Sonntagnachmittag, 2. Oktober: auf Postkarten, Prospekten und Plakaten lacht überall ein tiefblauer Himmel über dem Hasliberg. Die Wirklichkeit heute sieht anders aus: eine bleigraue Wolkendecke, Nebelfetzen verdecken die Sicht in die Berge, Nieselregen.
Themawechsel: um 16 Uhr sind (fast) alle 63 Teilnehmenden im Saal des Hotels Viktoria versammelt, bereit, sich auf das Thema der Singwoche einzulassen.
„LOBE DEN HERREN, DEN MÄCHTIGEN KÖNIG DER EHREN“
Dieses über 300 Jahre alte Lied von Joachim Neander gehört zu den bekanntesten Kirchenliedern weltweit und wurde in unzählige Sprachen übersetzt. Der Dichter hat für dieses Lied sprachliche als auch strukturelle Elemente des 103. Psalmes übernommen: „ Lobe den Herrn, meine Seele und was in mir ist, seinen heiligen Namen.“ Auch Komponisten haben sich mit diesem Lied befasst. In unserem Chorheft finden wir die verschiedensten Kompositionen, welche die einst weltliche Melodie aus der Mitte des 17. Jahrhunderts umgeformt haben.

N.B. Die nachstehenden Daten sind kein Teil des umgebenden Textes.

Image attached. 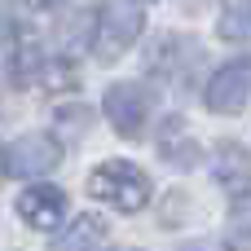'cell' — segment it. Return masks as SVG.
<instances>
[{
	"instance_id": "cell-1",
	"label": "cell",
	"mask_w": 251,
	"mask_h": 251,
	"mask_svg": "<svg viewBox=\"0 0 251 251\" xmlns=\"http://www.w3.org/2000/svg\"><path fill=\"white\" fill-rule=\"evenodd\" d=\"M141 9L124 4V0H106L101 9H93V53L101 62H115L128 44H137L141 35Z\"/></svg>"
},
{
	"instance_id": "cell-2",
	"label": "cell",
	"mask_w": 251,
	"mask_h": 251,
	"mask_svg": "<svg viewBox=\"0 0 251 251\" xmlns=\"http://www.w3.org/2000/svg\"><path fill=\"white\" fill-rule=\"evenodd\" d=\"M88 194L93 199H106L110 207H124V212H141L146 199H150V181L137 163H101L93 176H88Z\"/></svg>"
},
{
	"instance_id": "cell-3",
	"label": "cell",
	"mask_w": 251,
	"mask_h": 251,
	"mask_svg": "<svg viewBox=\"0 0 251 251\" xmlns=\"http://www.w3.org/2000/svg\"><path fill=\"white\" fill-rule=\"evenodd\" d=\"M62 163V146L53 132H22L4 146V172L9 176H44Z\"/></svg>"
},
{
	"instance_id": "cell-4",
	"label": "cell",
	"mask_w": 251,
	"mask_h": 251,
	"mask_svg": "<svg viewBox=\"0 0 251 251\" xmlns=\"http://www.w3.org/2000/svg\"><path fill=\"white\" fill-rule=\"evenodd\" d=\"M247 101H251V57H234L212 75L207 106L216 115H238V110H247Z\"/></svg>"
},
{
	"instance_id": "cell-5",
	"label": "cell",
	"mask_w": 251,
	"mask_h": 251,
	"mask_svg": "<svg viewBox=\"0 0 251 251\" xmlns=\"http://www.w3.org/2000/svg\"><path fill=\"white\" fill-rule=\"evenodd\" d=\"M194 66H199V44L185 40V35H163V40H154V49H150V57H146V71L159 75L163 84H185V79L194 75Z\"/></svg>"
},
{
	"instance_id": "cell-6",
	"label": "cell",
	"mask_w": 251,
	"mask_h": 251,
	"mask_svg": "<svg viewBox=\"0 0 251 251\" xmlns=\"http://www.w3.org/2000/svg\"><path fill=\"white\" fill-rule=\"evenodd\" d=\"M146 115H150V93L141 84H110V93H106V119L115 124L119 137H141Z\"/></svg>"
},
{
	"instance_id": "cell-7",
	"label": "cell",
	"mask_w": 251,
	"mask_h": 251,
	"mask_svg": "<svg viewBox=\"0 0 251 251\" xmlns=\"http://www.w3.org/2000/svg\"><path fill=\"white\" fill-rule=\"evenodd\" d=\"M216 185L229 199H247L251 194V154L238 141H216V163H212Z\"/></svg>"
},
{
	"instance_id": "cell-8",
	"label": "cell",
	"mask_w": 251,
	"mask_h": 251,
	"mask_svg": "<svg viewBox=\"0 0 251 251\" xmlns=\"http://www.w3.org/2000/svg\"><path fill=\"white\" fill-rule=\"evenodd\" d=\"M66 212V194L53 190V185H31L22 199H18V216L31 225V229H53Z\"/></svg>"
},
{
	"instance_id": "cell-9",
	"label": "cell",
	"mask_w": 251,
	"mask_h": 251,
	"mask_svg": "<svg viewBox=\"0 0 251 251\" xmlns=\"http://www.w3.org/2000/svg\"><path fill=\"white\" fill-rule=\"evenodd\" d=\"M159 154L172 163V168H194L199 163V141L185 132V119L181 115H168L159 124Z\"/></svg>"
},
{
	"instance_id": "cell-10",
	"label": "cell",
	"mask_w": 251,
	"mask_h": 251,
	"mask_svg": "<svg viewBox=\"0 0 251 251\" xmlns=\"http://www.w3.org/2000/svg\"><path fill=\"white\" fill-rule=\"evenodd\" d=\"M101 234H106V221H101V216H79V221L53 243V251H93L101 243Z\"/></svg>"
},
{
	"instance_id": "cell-11",
	"label": "cell",
	"mask_w": 251,
	"mask_h": 251,
	"mask_svg": "<svg viewBox=\"0 0 251 251\" xmlns=\"http://www.w3.org/2000/svg\"><path fill=\"white\" fill-rule=\"evenodd\" d=\"M216 31H221L225 40H251V0H229V4L221 9Z\"/></svg>"
},
{
	"instance_id": "cell-12",
	"label": "cell",
	"mask_w": 251,
	"mask_h": 251,
	"mask_svg": "<svg viewBox=\"0 0 251 251\" xmlns=\"http://www.w3.org/2000/svg\"><path fill=\"white\" fill-rule=\"evenodd\" d=\"M229 238H234V247L251 251V194L234 199V207H229Z\"/></svg>"
},
{
	"instance_id": "cell-13",
	"label": "cell",
	"mask_w": 251,
	"mask_h": 251,
	"mask_svg": "<svg viewBox=\"0 0 251 251\" xmlns=\"http://www.w3.org/2000/svg\"><path fill=\"white\" fill-rule=\"evenodd\" d=\"M181 251H229L221 238H194V243H185Z\"/></svg>"
},
{
	"instance_id": "cell-14",
	"label": "cell",
	"mask_w": 251,
	"mask_h": 251,
	"mask_svg": "<svg viewBox=\"0 0 251 251\" xmlns=\"http://www.w3.org/2000/svg\"><path fill=\"white\" fill-rule=\"evenodd\" d=\"M22 4H31V9H49L53 0H22Z\"/></svg>"
}]
</instances>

Der Chorleiter Daniel Schmid hat die verschiedensten Varianten zusammengetragen, so von Johann Sebastian Bach, Johannes Paul Zehetbauer, Hugo Distler, Arthur Eglin, um nur einige zu nennen. Der Text der Kantate von Philipp Heinrich Erlebach und der Motette von Carl Martin Reinhaler übernimmt die ersten Verse des 103. Psalmes. Auch diese beiden Werke wurden mit Begeisterung einstudiert und gesungen. Um den Dichter Joachim Neander den Teilnehmenden noch näher zu bringen, wurde das von ihm verfasste Liedheft „Bundes-Lieder und Danck-Psalmen“ abgegeben. Auch Pfarrer Paul Kohler hielt an einem Abend ein Referat über den Dichter. Zudem waren die 5 Strophen des Liedes „Lobe den Herren, den mächtigen König der Ehren“ Grundlagen der Liedpredigten, mit denen Paul Kohler jeweils den Tag einleitete. So ergänzten sich Musik und Wort aufs Trefflichste.

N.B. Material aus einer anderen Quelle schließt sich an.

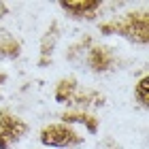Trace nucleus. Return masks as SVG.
<instances>
[{
	"mask_svg": "<svg viewBox=\"0 0 149 149\" xmlns=\"http://www.w3.org/2000/svg\"><path fill=\"white\" fill-rule=\"evenodd\" d=\"M66 13H70L72 17H85V19H92L96 15V11L100 9V2L98 0H79V2H62L60 4Z\"/></svg>",
	"mask_w": 149,
	"mask_h": 149,
	"instance_id": "nucleus-5",
	"label": "nucleus"
},
{
	"mask_svg": "<svg viewBox=\"0 0 149 149\" xmlns=\"http://www.w3.org/2000/svg\"><path fill=\"white\" fill-rule=\"evenodd\" d=\"M147 90H149V79L147 77H143L136 83V87H134V94H136V100L143 107H147V100H149V96H147Z\"/></svg>",
	"mask_w": 149,
	"mask_h": 149,
	"instance_id": "nucleus-8",
	"label": "nucleus"
},
{
	"mask_svg": "<svg viewBox=\"0 0 149 149\" xmlns=\"http://www.w3.org/2000/svg\"><path fill=\"white\" fill-rule=\"evenodd\" d=\"M62 119H64V121H79V124H85L92 132H96V126H98L96 117H92V115H85V113H66Z\"/></svg>",
	"mask_w": 149,
	"mask_h": 149,
	"instance_id": "nucleus-6",
	"label": "nucleus"
},
{
	"mask_svg": "<svg viewBox=\"0 0 149 149\" xmlns=\"http://www.w3.org/2000/svg\"><path fill=\"white\" fill-rule=\"evenodd\" d=\"M74 79H68V81H62L58 87V94H56V98H58V102H66L70 96H72V90H74Z\"/></svg>",
	"mask_w": 149,
	"mask_h": 149,
	"instance_id": "nucleus-7",
	"label": "nucleus"
},
{
	"mask_svg": "<svg viewBox=\"0 0 149 149\" xmlns=\"http://www.w3.org/2000/svg\"><path fill=\"white\" fill-rule=\"evenodd\" d=\"M24 132H26V124L19 117L0 113V149H9L11 143L24 136Z\"/></svg>",
	"mask_w": 149,
	"mask_h": 149,
	"instance_id": "nucleus-3",
	"label": "nucleus"
},
{
	"mask_svg": "<svg viewBox=\"0 0 149 149\" xmlns=\"http://www.w3.org/2000/svg\"><path fill=\"white\" fill-rule=\"evenodd\" d=\"M102 30L107 34H109V30H115L117 34L130 38L134 43H141V45H147V40H149V22H147V13L145 11L128 13L121 22L107 24V26H102Z\"/></svg>",
	"mask_w": 149,
	"mask_h": 149,
	"instance_id": "nucleus-1",
	"label": "nucleus"
},
{
	"mask_svg": "<svg viewBox=\"0 0 149 149\" xmlns=\"http://www.w3.org/2000/svg\"><path fill=\"white\" fill-rule=\"evenodd\" d=\"M113 60H115V56H113L111 47H94V49L90 51L87 64L92 66V70L104 72V70H109L113 66Z\"/></svg>",
	"mask_w": 149,
	"mask_h": 149,
	"instance_id": "nucleus-4",
	"label": "nucleus"
},
{
	"mask_svg": "<svg viewBox=\"0 0 149 149\" xmlns=\"http://www.w3.org/2000/svg\"><path fill=\"white\" fill-rule=\"evenodd\" d=\"M79 141H81L79 134L64 124H51L43 128V132H40V143L45 147H68L79 143Z\"/></svg>",
	"mask_w": 149,
	"mask_h": 149,
	"instance_id": "nucleus-2",
	"label": "nucleus"
}]
</instances>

Am Vormittag von 9 bis 12 Uhr, nachmittags von 16 bis 18 Uhr wurde geübt und gesungen. Der Geduld und dem Humor des Chorleiters ist es zu verdanken, das nie Stress oder schon gar nicht Langeweile aufkommen konnte. Mit Begeisterung waren die Teilnehmenden bei der Sache. Im Rahmen seiner Ausbildung zum Chorleiter nahm David Kobelt an dieser Woche teil. Mit seiner Begleitung am Flügel und mit separaten Stimmproben leistete er hilfreiche Dienste.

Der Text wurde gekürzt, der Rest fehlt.